Rapid Translation of Vaccine Hesitancy Data into Real-Time Guidance for Health Care Facilities
A Rani Elwy, PhD
Brown University
ABSTRACT:
Objective. To rapidly assess Veteran Health Administration employees’ and Veterans’ perceptions of COVID-19 vaccines and help leadership increase vaccine acceptance.
Data sources. 63 interviews with employees and Veterans (January-May 2021), and a cross-sectional survey of 1,178 Veterans across the United States (March 12-28, 2021).
Study Design. The quality improvement project involved concurrent mixed methods. Our embedded Rapid Response Team designed the project for dissemination, using a variety of strategies, to share ongoing results with VHA and Veteran leaders.

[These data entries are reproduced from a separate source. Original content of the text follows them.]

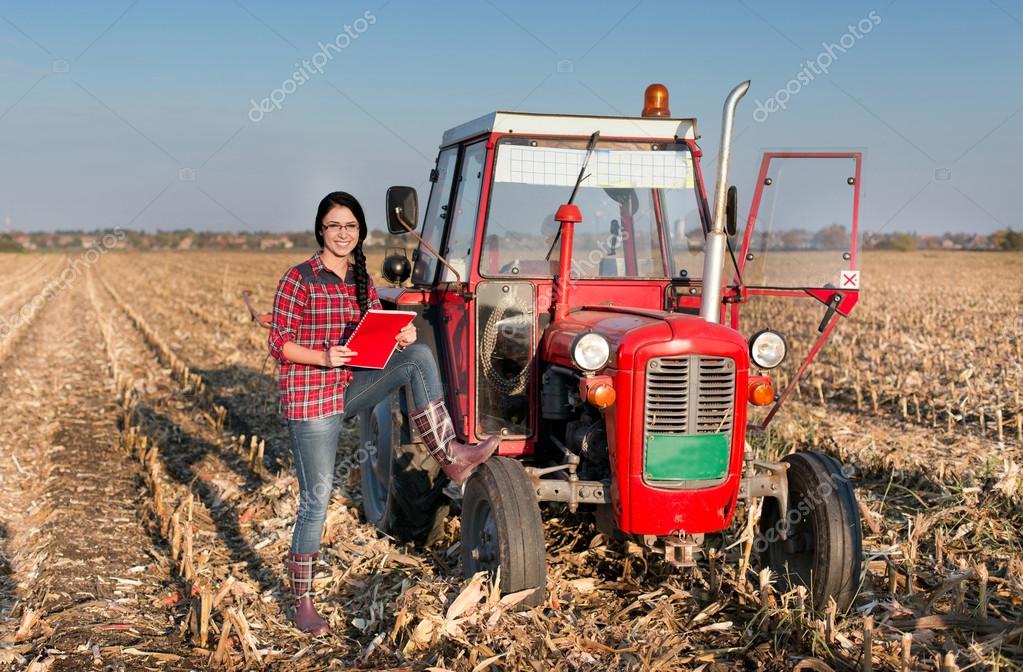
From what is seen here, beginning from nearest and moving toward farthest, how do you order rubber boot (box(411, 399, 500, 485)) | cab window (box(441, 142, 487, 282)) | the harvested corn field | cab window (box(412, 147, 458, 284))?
1. the harvested corn field
2. rubber boot (box(411, 399, 500, 485))
3. cab window (box(441, 142, 487, 282))
4. cab window (box(412, 147, 458, 284))

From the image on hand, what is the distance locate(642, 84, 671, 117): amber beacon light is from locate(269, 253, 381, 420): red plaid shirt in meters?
2.12

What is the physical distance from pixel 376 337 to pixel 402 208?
796mm

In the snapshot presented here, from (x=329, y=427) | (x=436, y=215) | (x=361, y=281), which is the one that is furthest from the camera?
(x=436, y=215)

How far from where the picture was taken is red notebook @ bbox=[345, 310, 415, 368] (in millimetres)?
3889

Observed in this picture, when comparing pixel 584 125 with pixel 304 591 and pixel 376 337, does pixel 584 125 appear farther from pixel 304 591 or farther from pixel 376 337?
pixel 304 591

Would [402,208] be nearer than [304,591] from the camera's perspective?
No

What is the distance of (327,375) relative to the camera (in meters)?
4.12

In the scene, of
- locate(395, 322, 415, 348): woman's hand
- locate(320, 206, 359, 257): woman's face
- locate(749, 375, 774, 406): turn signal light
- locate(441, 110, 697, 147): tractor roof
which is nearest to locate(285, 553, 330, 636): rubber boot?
locate(395, 322, 415, 348): woman's hand

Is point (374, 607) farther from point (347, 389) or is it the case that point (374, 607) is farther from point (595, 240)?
point (595, 240)

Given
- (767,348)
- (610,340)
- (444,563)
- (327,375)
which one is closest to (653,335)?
(610,340)

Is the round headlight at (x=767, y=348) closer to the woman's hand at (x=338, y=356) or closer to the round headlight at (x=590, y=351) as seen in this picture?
the round headlight at (x=590, y=351)

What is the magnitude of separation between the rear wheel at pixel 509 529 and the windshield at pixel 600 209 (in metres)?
1.22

Data Collection/Extraction methods. We used directed content analysis to analyze interview data. Bivariate analyses tested for associations between vaccine intention groups (definitely will not, probably will not, not sure, probably will, definitely will), health outcomes and sociodemographic characteristics. Using mixed methods, we combined data to classify reasons for vaccine hesitancy into five categories: deliberation, dissent, distrust, indifference and skepticism. We identified trusted sources of information, and preferred modes of communication among different intention groups.
Principal Findings. Those unsure of COVID-19 vaccination were more likely to report fair or poor overall health, and to primarily report concerns about vaccine side effects, preference for natural immunity and less medicine use (vaccine skepticism). Reasons for getting vaccinated included the impact of COVID-19 on family, society and one’s own health. Disseminating results through frequent briefings, infographics, and Q&A sessions with VHA national, regional and local leaders, and Veteran Stakeholder Councils, we identified a need for action to turn hesitancy into acceptance. We collaboratively developed a 3-step communication plan for facilities to enable vaccine conversations in innovative ways, and submitted this to the VHA Innovation Ecosystem for further dissemination among VHA facilities.
Conclusions. Generating rapid, real-time evidence from Veterans and employees on their vaccine hesitancy was possible due to VHA partnerships. Data informed strategies for increasing COVID-19 vaccine acceptance that can be tailored to each facility’s needs.